Finding Love With Zosia Mamet

Zosia Mamet hopes we all fall in love again with romantic comedies.

In her latest project, “The Boy Downstairs,” the actress plays Diana, a New Yorker who unwittingly moves in above an ex-boyfriend after having broken his heart. The script, written by 28-year-old filmmaker Sophie Brooks, immediately struck Mamet as having the qualities of “old school” romantic comedies, a genre she says has fallen by the wayside.

“I love films like ‘When Harry Met Sally,’ ‘Annie Hall,’ ‘You’ve Got Mail,’” explains Mamet. “I feel like that genre has been a bit lost. We’ve all gotten very, very cynical. We wanted to make a movie that felt real and is funny, but also tugs at your heartstrings.”

Although now married, the 30-year-old sees how technology has changed the way romantic connections are developed in the insta-swipe era of matchmaking. “A lot of the magic has been sucked out of dating with the Internet,” she opines. “It’s very sterile now [and it’s all about] ‘if your stats match with my stats then we’ll meet at this place at this particular time.’ The structure of a romantic comedy doesn’t really apply that much to real life, but I also feel that’s why [the genre] is so important now.”

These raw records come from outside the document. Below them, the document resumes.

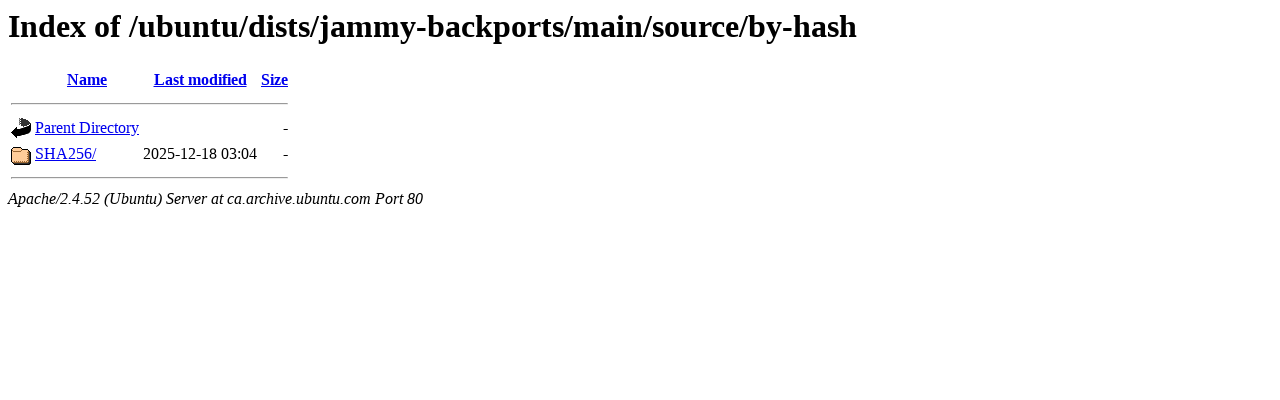

--- FILE ---
content_type: text/html;charset=UTF-8
request_url: http://ca.archive.ubuntu.com/ubuntu/dists/jammy-backports/main/source/by-hash/
body_size: 470
content:
<!DOCTYPE HTML PUBLIC "-//W3C//DTD HTML 3.2 Final//EN">
<html>
 <head>
  <title>Index of /ubuntu/dists/jammy-backports/main/source/by-hash</title>
 </head>
 <body>
<h1>Index of /ubuntu/dists/jammy-backports/main/source/by-hash</h1>
  <table>
   <tr><th valign="top"><img src="/icons/blank.gif" alt="[ICO]"></th><th><a href="?C=N;O=D">Name</a></th><th><a href="?C=M;O=A">Last modified</a></th><th><a href="?C=S;O=A">Size</a></th></tr>
   <tr><th colspan="4"><hr></th></tr>
<tr><td valign="top"><img src="/icons/back.gif" alt="[PARENTDIR]"></td><td><a href="/ubuntu/dists/jammy-backports/main/source/">Parent Directory</a></td><td>&nbsp;</td><td align="right">  - </td></tr>
<tr><td valign="top"><img src="/icons/folder.gif" alt="[DIR]"></td><td><a href="SHA256/">SHA256/</a></td><td align="right">2025-12-18 03:04  </td><td align="right">  - </td></tr>
   <tr><th colspan="4"><hr></th></tr>
</table>
<address>Apache/2.4.52 (Ubuntu) Server at ca.archive.ubuntu.com Port 80</address>
</body></html>
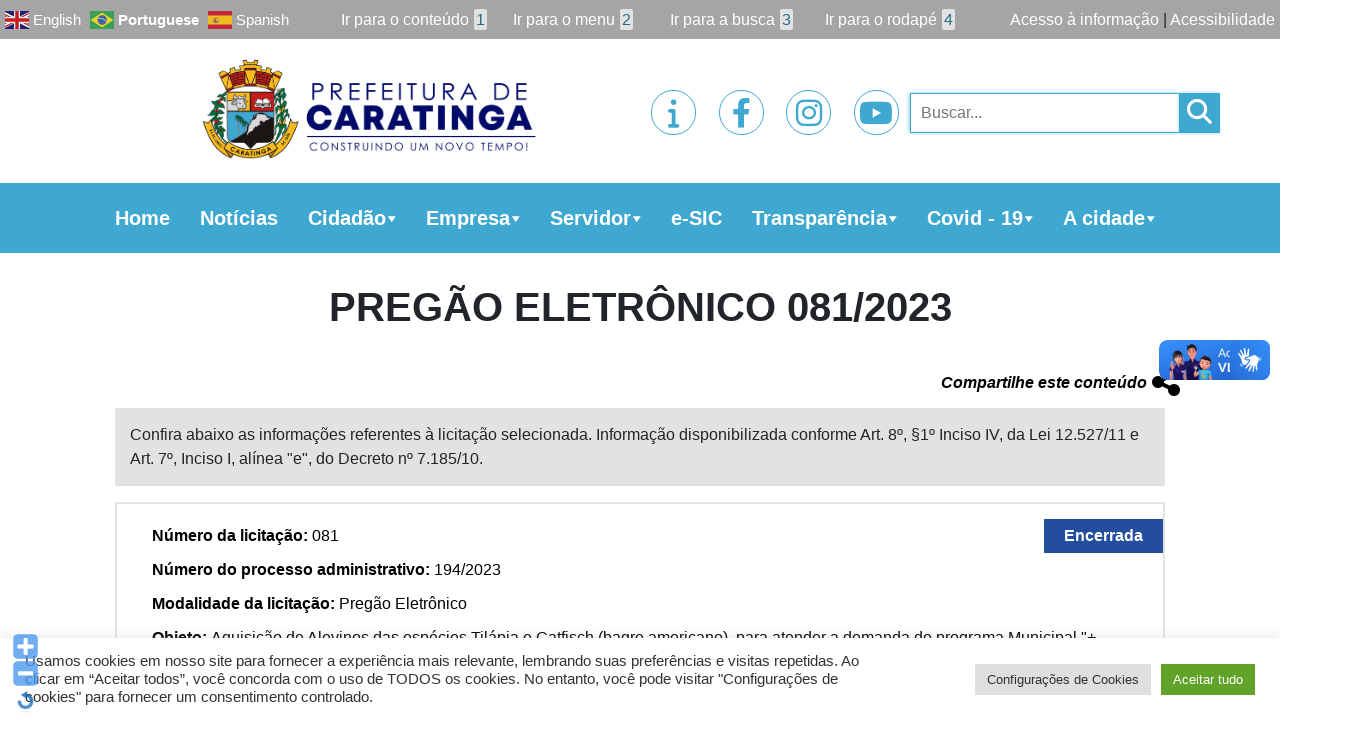

--- FILE ---
content_type: application/javascript
request_url: https://caratinga.mg.gov.br/wp-content/plugins/wp-font-resizer/js/fontResizer.js?ver=6.9
body_size: 108
content:
jQuery.noConflict();jQuery(function($){function changeSize(element,size){var fsize;var current=parseInt(element.css('font-size'));if(size=="smaller"){fsize=current-2;if(fsize>=10){element.css('font-size',fsize+'px');}}if(size=="bigger"){fsize=current+2;if(fsize<=40){element.css('font-size',fsize+'px');}}}$('.plusfont').on('click',function(){changeSize($('body'),'bigger');})
$('.minusfont').on('click',function(){changeSize($('body'),'smaller');})
$('.reloadfont').on('click',function(){$('html body').css('font-size','');})});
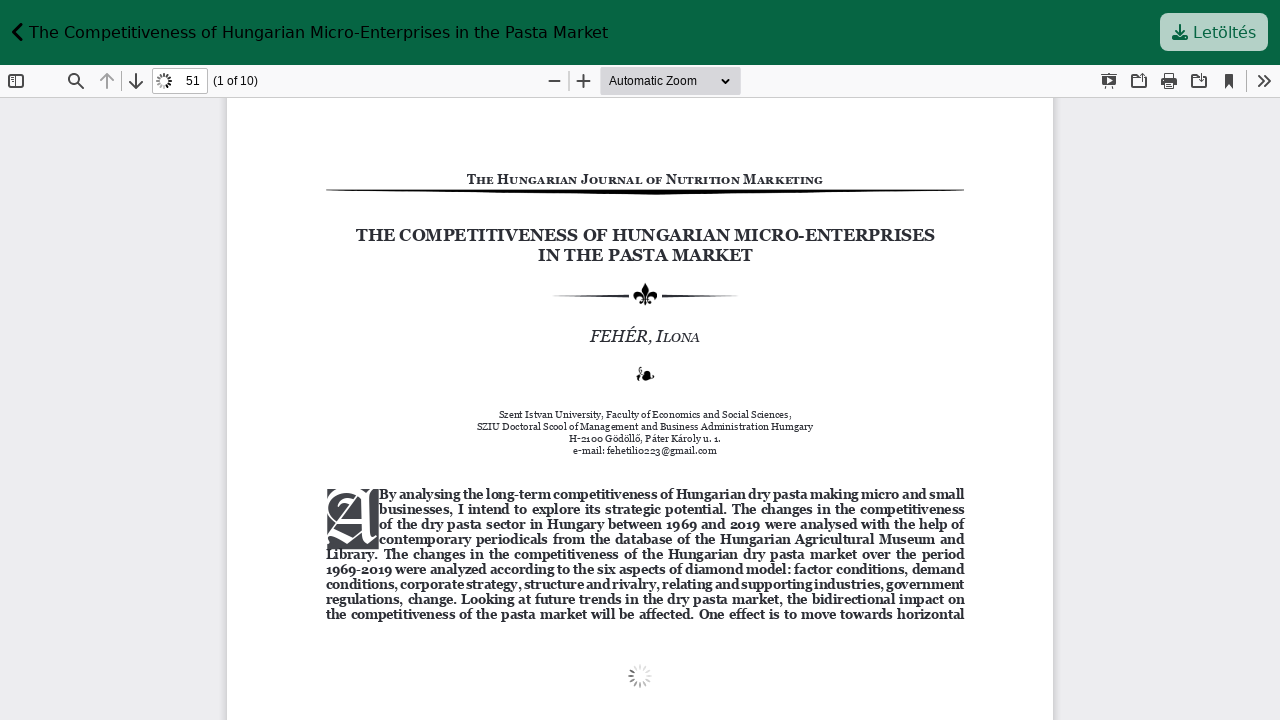

--- FILE ---
content_type: text/html; charset=utf-8
request_url: https://ojs.lib.unideb.hu/taplalkozasmarketing/article/view/8958/8144
body_size: 1257
content:

<!DOCTYPE html>
<html lang="hu" xml:lang="hu">
<head>
	<meta charset="utf-8">
	<meta name="viewport" content="width=device-width, initial-scale=1.0">
	<title>
		The Competitiveness of Hungarian Micro-Enterprises in the Pasta Market megtekintése
							| Táplálkozásmarketing
			</title>

	
<link rel="icon" href="https://ojs.lib.unideb.hu/public/journals/29/favicon_hu_HU.png" />
<meta name="generator" content="Open Journal Systems 3.4.0.9" />
	<link rel="stylesheet" href="https://ojs.lib.unideb.hu/plugins/themes/deenkTheme/resources/css/tailwind.css?v=3.4.0.9" type="text/css" /><link rel="stylesheet" href="https://ojs.lib.unideb.hu/taplalkozasmarketing/$$$call$$$/page/page/css?name=stylesheet" type="text/css" />
</head>

<body class="flex flex-col h-screen bg-primary-10">

	<div class="container mx-auto p-3">
		<div class="flex flex-row m-0 justify-between ps-5 pe-5 items-center py-2 flex-wrap">
			<div class="col-auto">
				<a href="https://ojs.lib.unideb.hu/taplalkozasmarketing/article/view/8958" class="link-primary-75 text-decoration-none">
					<i class="fa-solid fa-angle-left fa-xl"></i>
					The Competitiveness of Hungarian Micro-Enterprises in the Pasta Market
				</a>
			</div>
			<div class="col-auto">
				<a href="https://ojs.lib.unideb.hu/taplalkozasmarketing/article/download/8958/8144/17028" class="button-primary">
				<i class="fa-solid fa-download"></i>
					<span class="label">
						Letöltés
					</span>
				</a>
			</div>
		</div>
	</div>

	<script type="text/javascript" src="https://ojs.lib.unideb.hu/plugins/generic/pdfJsViewer/pdf.js/build/pdf.js"></script>
	<script type="text/javascript">
		
			$(document).ready(function() {
			PDFJS.workerSrc='https://ojs.lib.unideb.hu/plugins/generic/pdfJsViewer/pdf.js/build/pdf.worker.js';
			PDFJS.getDocument('https://ojs.lib.unideb.hu/taplalkozasmarketing/article/download/8958/8144/17028').then(function(pdf) {
			// Using promise to fetch the page
			pdf.getPage(1).then(function(page) {
				var pdfCanvasContainer = $('#pdfCanvasContainer');
				var canvas = document.getElementById('pdfCanvas');
				// 1px border each side
				var viewport = page.getViewport(canvas.width / page.getViewport(1.0).width);
				var context = canvas.getContext('2d');
				var renderContext = {
					canvasContext: context,
					viewport: viewport
				};
				page.render(renderContext);
			});
			});
			});
		
	</script>
	<script type="text/javascript" src="https://ojs.lib.unideb.hu/plugins/generic/pdfJsViewer/pdf.js/web/viewer.js"></script>


	<iframe src="https://ojs.lib.unideb.hu/plugins/generic/pdfJsViewer/pdf.js/web/viewer.html?file=https%3A%2F%2Fojs.lib.unideb.hu%2Ftaplalkozasmarketing%2Farticle%2Fdownload%2F8958%2F8144%2F17028" allowfullscreen webkitallowfullscreen
		class="grow"></iframe>
	<script src="https://ojs.lib.unideb.hu/plugins/themes/deenkTheme/resources/js/libraries.bundle.js?v=3.4.0.9" type="text/javascript"></script><script src="https://ojs.lib.unideb.hu/plugins/themes/deenkTheme/resources/js/author_affiliation.js?v=3.4.0.9" type="text/javascript"></script><script src="https://ojs.lib.unideb.hu/plugins/themes/deenkTheme/resources/js/citation_style.js?v=3.4.0.9" type="text/javascript"></script><script src="https://ojs.lib.unideb.hu/plugins/themes/deenkTheme/resources/js/index_site.js?v=3.4.0.9" type="text/javascript"></script><script src="https://ojs.lib.unideb.hu/plugins/themes/deenkTheme/resources/js/journal_category.js?v=3.4.0.9" type="text/javascript"></script><script src="https://ojs.lib.unideb.hu/plugins/themes/deenkTheme/resources/js/alphabet_search.js?v=3.4.0.9" type="text/javascript"></script><script type="text/javascript">
(function (w, d, s, l, i) { w[l] = w[l] || []; var f = d.getElementsByTagName(s)[0],
j = d.createElement(s), dl = l != 'dataLayer' ? '&l=' + l : ''; j.async = true;
j.src = 'https://www.googletagmanager.com/gtag/js?id=' + i + dl; f.parentNode.insertBefore(j, f);
function gtag(){dataLayer.push(arguments)}; gtag('js', new Date()); gtag('config', i); })
(window, document, 'script', 'dataLayer', 'G-QJ00YMW6MJ');
</script>

</body>

</html>

--- FILE ---
content_type: text/css;charset=utf-8
request_url: https://ojs.lib.unideb.hu/taplalkozasmarketing/$$$call$$$/page/page/css?name=stylesheet
body_size: -192
content:
:root{--color-primary-10:6 101 67;--color-primary-50:43 124 95;--color-primary-75:131 178 161;--color-primary:180 209 199;--color-secondary-20:255 234 195;--color-secondary-50:253 211 132;--color-secondary-75:254 191 73;--color-secondary:255 171 13}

Off-screen, Mamet’s own journey to romance with now-husband Evan Jonigkeit could easily be written as a romantic comedy: two actors meet in the cast of a small off-Broadway production, quickly fall in love and then go to great pains to hide their budding romance from their costars.

“Evan and I were both in a production of ‘Really Really’ at the Lucille Lortel [Theater],” explains the daughter of playwright David Mamet. “Everybody knew we were in love and we just told them they were all crazy and unprofessional, but we had basically been living together. I’d leave the theater and walk one way, he’d walk another and we’d meet on this one corner to walk home together. It was totally like a rom-com.”

The pair even went to the lengths of identifying each other by fake names in their cellphones: Mamet was entered as Italian actress “Silvana Mangano,” a boyhood crush of Jonigkeit’s, while her clandestine beau went by “Marcello Mastroianni,” a onetime lover of the late Mangano. “He’s actually still under that name in my phone,” she admits.

In an age when so much of our lives are on view via social media, the couple insisted their love blossom without chatter from others. “There’s always this idea of people falling in love while working together — especially actors — and the reality of the feelings is often brushed off. We just wanted it to be ours so we decided not to tell anybody.”

Mamet runs her hands through her blonde locks, exposing the outline of a heart tattooed across her right palm. “I don’t have tattoos anywhere I can’t see them,” she explains. “I got this right around the time I met my husband. We dated secretly for the run of the show, but finally got caught about 10 days before closing.”

When the couple eventually married in October 2016, Mamet had just wrapped production of the seventh and final season of HBO’s “Girls,” a transition from which she’s now finally adjusting. “It’s good and bad at times and I still get sad and miss those amazing humans I worked with and playing that character, but it’s also very exciting to be in this new frontier of my career.”

Contemplating her next professional step, Mamet recalls working on the Emmy-winning series as “a complete joy.” “I got so spoiled working on that show,” she admits of her ongoing challenge to find similarly satisfying projects. “It’s been hard to find something that really lights my fire in the same way.”

She gazes down momentarily at her shoes, a pair of spotless black-and-white creepers from a yet-to-be-released 3.1 Phillip Lim collection. “Aren’t they great? They feel like what I would wear in my daily life, but just a little cooler. I sort of wish I was born in Britain for the punk era. That’s where my soul is.”

A self-described “workaholic,” the actress and Jonigkeit recently formed a production company, which she says “keeps my creative fire stoked while I wait for the next perfect thing to come along. Plus, I get to work with my husband. It’s almost like transcending to a deeper level because we’re already connected on such a deeper level.”